Reprinted from yesterday's late editions.
Alwin Nikolais, the Captain Marvel of choreography, took over Lisner Auditorium Tuesday night with his troupe of 10 dancers, and turned the place into a cross between Kubla Khan's pleasuredome and Flash Gordon's cosmic circus.
It might be exaggerating a bit to say that if you haven't seen Nikolais' work you haven't lived. But it would be fair enough to claim that minues such a sampling, you have missed out on one of the most extraordinary theatrical wonders of the age. As a conjuror of never-before-imagined visions and spectacles, Nikolais is unsurpassed.
Nik, as he is known familiarly, is 65, and is as much an innovator now as when he started cutting up like this in the early '50s. If he didn't invent the multimedia concept, he has certainly given it the strongest run for the money. No one else in the dance field and few in theater in general have put emerging new sonic and visual technologies to such cunning artistic use. He has influenced many, but he has never had a single successful imitator. Nik is one of a kind, but that one is many. Throughout most of his career, he has designed and created every aspect of his productions - movement, costumes, decor, lighting and sound (usually electronic).
Still, he's been a perennial source of controversy. It's not dance, some say of his work. It' not human, say others. It's not serious, still others charge.
It's easy enough to see how these cavils arise. Nik has the audacity to be playful, and even downright childish at times. And his choreography treats movement in the larger sense of metamorphosis, of a transformation of sensibilities. Toward this end he calls into play every device of illusionary stagecraft at his command, and that about includes them all. In this context, the dance ceases to be a fictional personage or even the embodiment of an idea. The danger for Nik, is primarily an organic shape, of infinite, self-willed malleability. The dancer is the central, but by no means the only, element in a [WORD ILLEGIBLE] pageant of stunning scope and freedom.
Nik has his faults, too, of course, longwindedness being one of them, and structural laxity another. On the whole, they don't greatly interfere with one's pleasure in his fabulous inventions.
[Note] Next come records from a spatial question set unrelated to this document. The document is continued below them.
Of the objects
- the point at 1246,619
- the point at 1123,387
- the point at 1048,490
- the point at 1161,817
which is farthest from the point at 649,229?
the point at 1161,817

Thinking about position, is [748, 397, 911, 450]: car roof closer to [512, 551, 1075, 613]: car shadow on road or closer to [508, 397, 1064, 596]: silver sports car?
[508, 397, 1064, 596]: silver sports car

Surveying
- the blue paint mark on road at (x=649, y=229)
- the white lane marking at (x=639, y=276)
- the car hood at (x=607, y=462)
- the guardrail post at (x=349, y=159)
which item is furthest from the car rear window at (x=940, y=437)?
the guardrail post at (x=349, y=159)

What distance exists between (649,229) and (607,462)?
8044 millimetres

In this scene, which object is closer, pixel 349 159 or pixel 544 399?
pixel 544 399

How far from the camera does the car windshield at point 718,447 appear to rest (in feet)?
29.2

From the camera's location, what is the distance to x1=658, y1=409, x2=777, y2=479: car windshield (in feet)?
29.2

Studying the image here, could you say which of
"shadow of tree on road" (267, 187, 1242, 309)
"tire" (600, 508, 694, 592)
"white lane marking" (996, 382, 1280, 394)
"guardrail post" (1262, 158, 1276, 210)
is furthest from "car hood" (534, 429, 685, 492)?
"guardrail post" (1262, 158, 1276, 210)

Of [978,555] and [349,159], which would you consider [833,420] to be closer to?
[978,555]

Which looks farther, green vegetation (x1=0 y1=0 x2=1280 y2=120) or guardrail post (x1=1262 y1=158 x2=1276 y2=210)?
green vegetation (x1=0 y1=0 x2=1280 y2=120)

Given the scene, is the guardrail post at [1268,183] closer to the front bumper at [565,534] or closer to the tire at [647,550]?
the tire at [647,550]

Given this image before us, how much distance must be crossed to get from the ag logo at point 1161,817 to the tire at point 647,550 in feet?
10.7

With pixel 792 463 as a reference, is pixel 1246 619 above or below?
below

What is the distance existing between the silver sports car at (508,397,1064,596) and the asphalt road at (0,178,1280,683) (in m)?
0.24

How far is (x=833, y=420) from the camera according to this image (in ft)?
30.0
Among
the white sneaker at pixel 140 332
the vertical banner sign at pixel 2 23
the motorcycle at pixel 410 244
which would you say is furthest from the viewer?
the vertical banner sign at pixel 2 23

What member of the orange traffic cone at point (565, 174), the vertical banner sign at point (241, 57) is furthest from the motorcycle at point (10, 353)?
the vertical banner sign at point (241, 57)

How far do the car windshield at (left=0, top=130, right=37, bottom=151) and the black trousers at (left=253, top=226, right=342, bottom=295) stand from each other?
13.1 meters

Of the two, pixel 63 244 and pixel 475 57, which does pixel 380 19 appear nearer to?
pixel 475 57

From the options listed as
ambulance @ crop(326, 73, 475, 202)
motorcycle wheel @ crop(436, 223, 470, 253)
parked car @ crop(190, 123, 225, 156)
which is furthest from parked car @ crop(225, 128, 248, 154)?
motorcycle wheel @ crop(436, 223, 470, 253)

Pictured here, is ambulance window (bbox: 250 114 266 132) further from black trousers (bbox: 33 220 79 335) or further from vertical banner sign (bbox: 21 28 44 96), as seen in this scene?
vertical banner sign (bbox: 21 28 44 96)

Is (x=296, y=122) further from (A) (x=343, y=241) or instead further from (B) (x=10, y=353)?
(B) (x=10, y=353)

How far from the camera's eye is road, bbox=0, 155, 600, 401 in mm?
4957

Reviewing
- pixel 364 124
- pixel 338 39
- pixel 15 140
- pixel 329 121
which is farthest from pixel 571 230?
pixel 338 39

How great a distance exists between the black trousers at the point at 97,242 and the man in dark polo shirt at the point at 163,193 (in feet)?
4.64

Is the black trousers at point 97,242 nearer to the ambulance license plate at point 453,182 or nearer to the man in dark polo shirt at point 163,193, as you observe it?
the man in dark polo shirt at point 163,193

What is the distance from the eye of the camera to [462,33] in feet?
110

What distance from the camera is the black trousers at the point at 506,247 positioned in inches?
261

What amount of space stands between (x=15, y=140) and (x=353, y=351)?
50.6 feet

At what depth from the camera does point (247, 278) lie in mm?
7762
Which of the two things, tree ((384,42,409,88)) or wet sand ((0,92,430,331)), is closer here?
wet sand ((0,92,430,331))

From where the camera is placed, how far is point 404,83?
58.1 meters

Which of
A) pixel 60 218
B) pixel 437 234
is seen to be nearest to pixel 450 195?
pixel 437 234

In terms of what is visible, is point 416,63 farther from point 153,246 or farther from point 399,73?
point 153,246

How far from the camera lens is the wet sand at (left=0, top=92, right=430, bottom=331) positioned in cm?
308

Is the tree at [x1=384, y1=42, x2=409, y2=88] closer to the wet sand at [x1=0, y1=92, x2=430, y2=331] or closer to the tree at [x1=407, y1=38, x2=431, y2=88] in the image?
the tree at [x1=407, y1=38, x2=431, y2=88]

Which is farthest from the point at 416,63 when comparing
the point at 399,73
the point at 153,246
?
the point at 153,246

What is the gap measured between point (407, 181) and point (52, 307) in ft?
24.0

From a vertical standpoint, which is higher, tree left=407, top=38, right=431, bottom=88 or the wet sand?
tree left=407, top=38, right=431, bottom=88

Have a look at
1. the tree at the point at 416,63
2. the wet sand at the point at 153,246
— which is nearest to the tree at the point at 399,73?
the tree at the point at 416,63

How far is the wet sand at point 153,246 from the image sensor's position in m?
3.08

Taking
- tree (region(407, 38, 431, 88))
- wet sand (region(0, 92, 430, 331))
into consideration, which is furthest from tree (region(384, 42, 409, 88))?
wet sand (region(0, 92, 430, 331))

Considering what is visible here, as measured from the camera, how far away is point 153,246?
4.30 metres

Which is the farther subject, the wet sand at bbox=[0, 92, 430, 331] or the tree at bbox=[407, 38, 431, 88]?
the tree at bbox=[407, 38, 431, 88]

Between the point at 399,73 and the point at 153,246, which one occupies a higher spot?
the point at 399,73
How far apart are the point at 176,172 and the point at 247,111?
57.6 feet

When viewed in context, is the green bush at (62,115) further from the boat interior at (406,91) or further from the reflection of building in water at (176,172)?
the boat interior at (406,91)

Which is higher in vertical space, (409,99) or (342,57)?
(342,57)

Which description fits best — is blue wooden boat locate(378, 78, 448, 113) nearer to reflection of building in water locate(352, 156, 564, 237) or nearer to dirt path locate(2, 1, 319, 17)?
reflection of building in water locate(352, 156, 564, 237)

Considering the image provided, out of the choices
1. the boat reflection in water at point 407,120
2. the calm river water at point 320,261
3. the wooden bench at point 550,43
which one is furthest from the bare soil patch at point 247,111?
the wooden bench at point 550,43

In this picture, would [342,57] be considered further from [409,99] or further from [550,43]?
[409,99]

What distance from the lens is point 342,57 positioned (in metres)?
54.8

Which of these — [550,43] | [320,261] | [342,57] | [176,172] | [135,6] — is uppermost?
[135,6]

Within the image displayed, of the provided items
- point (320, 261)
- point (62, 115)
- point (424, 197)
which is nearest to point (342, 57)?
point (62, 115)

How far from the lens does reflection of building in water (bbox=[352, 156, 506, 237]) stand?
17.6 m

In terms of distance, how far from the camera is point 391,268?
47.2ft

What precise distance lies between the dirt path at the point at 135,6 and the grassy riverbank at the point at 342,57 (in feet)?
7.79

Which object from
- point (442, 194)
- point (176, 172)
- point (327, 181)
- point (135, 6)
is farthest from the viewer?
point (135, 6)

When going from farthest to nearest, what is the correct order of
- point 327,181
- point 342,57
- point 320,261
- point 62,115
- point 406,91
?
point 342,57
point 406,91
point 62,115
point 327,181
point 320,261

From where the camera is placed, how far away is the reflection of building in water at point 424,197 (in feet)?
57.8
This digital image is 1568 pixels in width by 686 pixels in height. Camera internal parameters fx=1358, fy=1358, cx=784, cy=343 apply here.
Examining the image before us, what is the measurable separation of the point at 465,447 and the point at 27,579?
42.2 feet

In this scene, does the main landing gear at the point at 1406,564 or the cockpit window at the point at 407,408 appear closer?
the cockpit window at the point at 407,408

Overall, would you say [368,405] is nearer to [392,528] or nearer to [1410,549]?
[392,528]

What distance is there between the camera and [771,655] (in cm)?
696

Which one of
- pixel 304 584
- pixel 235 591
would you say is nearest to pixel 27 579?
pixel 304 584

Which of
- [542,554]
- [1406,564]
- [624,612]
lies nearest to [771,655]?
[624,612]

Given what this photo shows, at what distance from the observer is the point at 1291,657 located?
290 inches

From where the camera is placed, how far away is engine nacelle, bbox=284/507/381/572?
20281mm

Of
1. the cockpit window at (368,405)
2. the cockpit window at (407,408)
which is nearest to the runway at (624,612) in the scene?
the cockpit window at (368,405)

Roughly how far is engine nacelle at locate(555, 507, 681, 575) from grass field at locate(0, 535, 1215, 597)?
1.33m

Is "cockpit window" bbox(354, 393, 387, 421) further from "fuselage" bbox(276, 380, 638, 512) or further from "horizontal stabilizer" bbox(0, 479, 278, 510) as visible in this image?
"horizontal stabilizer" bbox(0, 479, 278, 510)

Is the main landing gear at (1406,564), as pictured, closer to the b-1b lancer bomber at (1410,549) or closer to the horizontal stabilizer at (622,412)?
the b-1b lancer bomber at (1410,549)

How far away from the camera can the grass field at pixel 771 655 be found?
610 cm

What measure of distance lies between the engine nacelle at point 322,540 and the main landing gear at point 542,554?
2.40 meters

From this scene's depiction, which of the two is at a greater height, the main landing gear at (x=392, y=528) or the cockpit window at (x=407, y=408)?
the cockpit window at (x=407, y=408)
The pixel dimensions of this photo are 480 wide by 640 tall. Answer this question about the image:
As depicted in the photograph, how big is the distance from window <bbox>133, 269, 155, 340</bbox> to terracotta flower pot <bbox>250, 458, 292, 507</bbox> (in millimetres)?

Nik is installed at Lisner for a week, his longest run thus far in Washington. Of the three works shown the first evening, the oldest was the Group Dance from "Sanctum" (1964), which uses stretch fabrics to populate a kind of animal cracker dream world. The most recent, "Guignol (Dummy Dances)" (1977), is more like a space-age "Coppelia." Harking back to Nik's youthful enthusiasm for marionettes, it rings wry changes on the general theme of puppetry and puppeteers, ending with a mock orgy in which the helpless dolls are ravished by their keepers. It could easily be read as a comment on the dance world. The most prolific in effects was "Triad" (1976), in which slide projections, color modulation, distorting mirrors and stroboscopes help to engender a continually surprising plantasmagoria.